▶ [TASK DESCRIPTION]: Beginning at the line with "Hello Kitty coin purse make up bag keyring" in the records below, return each line up to and including the last, exactly as it stands, but not the pictures.

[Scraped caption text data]

^^^^^^^^

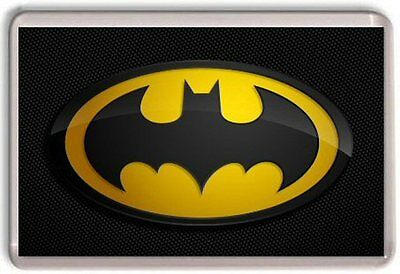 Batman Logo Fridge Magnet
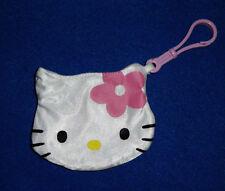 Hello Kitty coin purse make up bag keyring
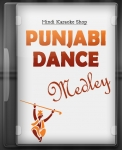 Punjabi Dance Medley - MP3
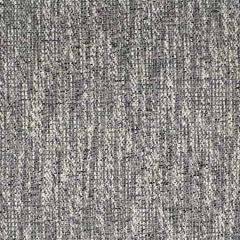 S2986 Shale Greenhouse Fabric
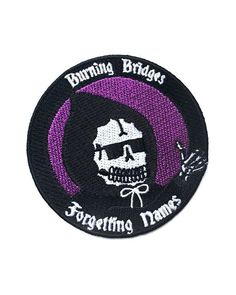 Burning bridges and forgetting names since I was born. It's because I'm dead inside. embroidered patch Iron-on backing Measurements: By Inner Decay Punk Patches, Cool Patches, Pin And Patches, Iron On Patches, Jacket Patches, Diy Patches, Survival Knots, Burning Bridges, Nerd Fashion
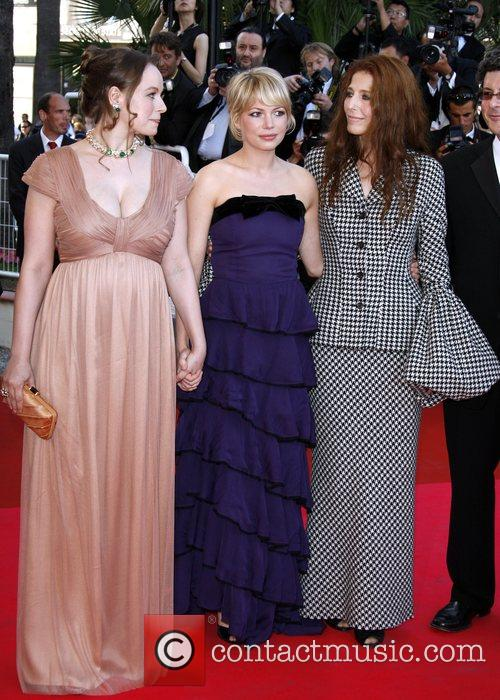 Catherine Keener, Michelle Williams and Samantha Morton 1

^^^^^^^^

▶ [RESPONSE]:
 Hello Kitty coin purse make up bag keyring
 Punjabi Dance Medley - MP3
 S2986 Shale Greenhouse Fabric
 Burning bridges and forgetting names since I was born. It's because I'm dead inside. embroidered patch Iron-on backing Measurements: By Inner Decay Punk Patches, Cool Patches, Pin And Patches, Iron On Patches, Jacket Patches, Diy Patches, Survival Knots, Burning Bridges, Nerd Fashion
 Catherine Keener, Michelle Williams and Samantha Morton 1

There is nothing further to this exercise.